■ Reading text:
━━━━━━━━━━

What we did have was a small still, a distillery unit, and the sort of ingredient-curiosity and flavour-obsession that chefs tend to be saddled with.
The result was a small batch Cornish gin that tastes unmistakably coastal. Fresh, savoury, and built around botanicals you might recognise from a walk along the Falmouth coast.
Building a Cornish gin from scratch
From the start, we approached Falmouth Dry more like a kitchen project than a traditional gin recipe.
Both of us had spent years working as chefs, so botanicals felt less like technical ingredients and more like flavours to cook with. Instead of asking “what goes in a gin?”, the question was more along the lines of:
What tastes good together? What Pairings and ingredients do we love to use when cooking?
That approach led us towards a slightly unusual base for a botanical gin. Fennel quickly became the backbone of the recipe. It brings a gentle savoury sweetness and a sort of soft herbal depth that plays brilliantly with coastal ingredients.

━━━━━━━━━━

Please write out the part of the Cornish gin text starting at "The result was" and ending at "use when cooking?", word for word.

■ Information provided:

━━━━━━━━━━

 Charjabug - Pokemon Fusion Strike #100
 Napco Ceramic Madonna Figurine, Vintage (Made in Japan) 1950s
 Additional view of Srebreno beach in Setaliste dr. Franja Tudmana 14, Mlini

━━━━━━━━━━

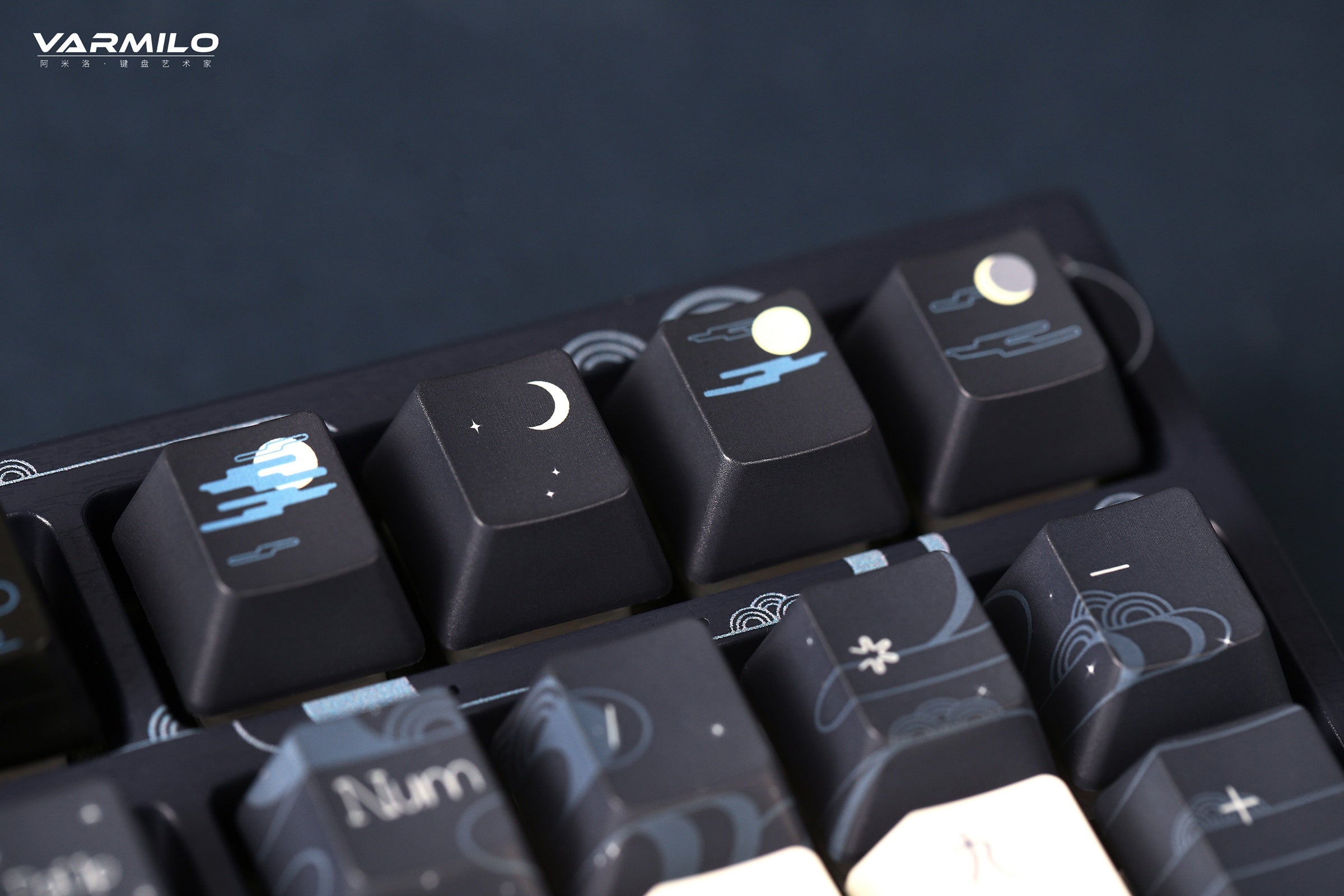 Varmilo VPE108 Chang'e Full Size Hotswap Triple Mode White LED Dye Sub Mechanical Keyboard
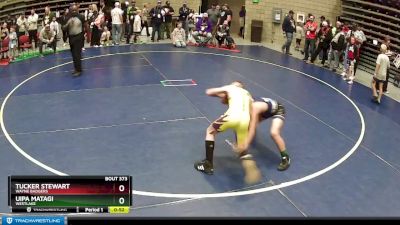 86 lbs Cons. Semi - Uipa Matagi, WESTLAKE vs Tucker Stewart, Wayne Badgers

━━━━━━━━━━

■ Solution to this exercise:
The result was a small batch Cornish gin that tastes unmistakably coastal. Fresh, savoury, and built around botanicals you might recognise from a walk along the Falmouth coast.
Building a Cornish gin from scratch
From the start, we approached Falmouth Dry more like a kitchen project than a traditional gin recipe.
Both of us had spent years working as chefs, so botanicals felt less like technical ingredients and more like flavours to cook with. Instead of asking “what goes in a gin?”, the question was more along the lines of:
What tastes good together? What Pairings and ingredients do we love to use when cooking?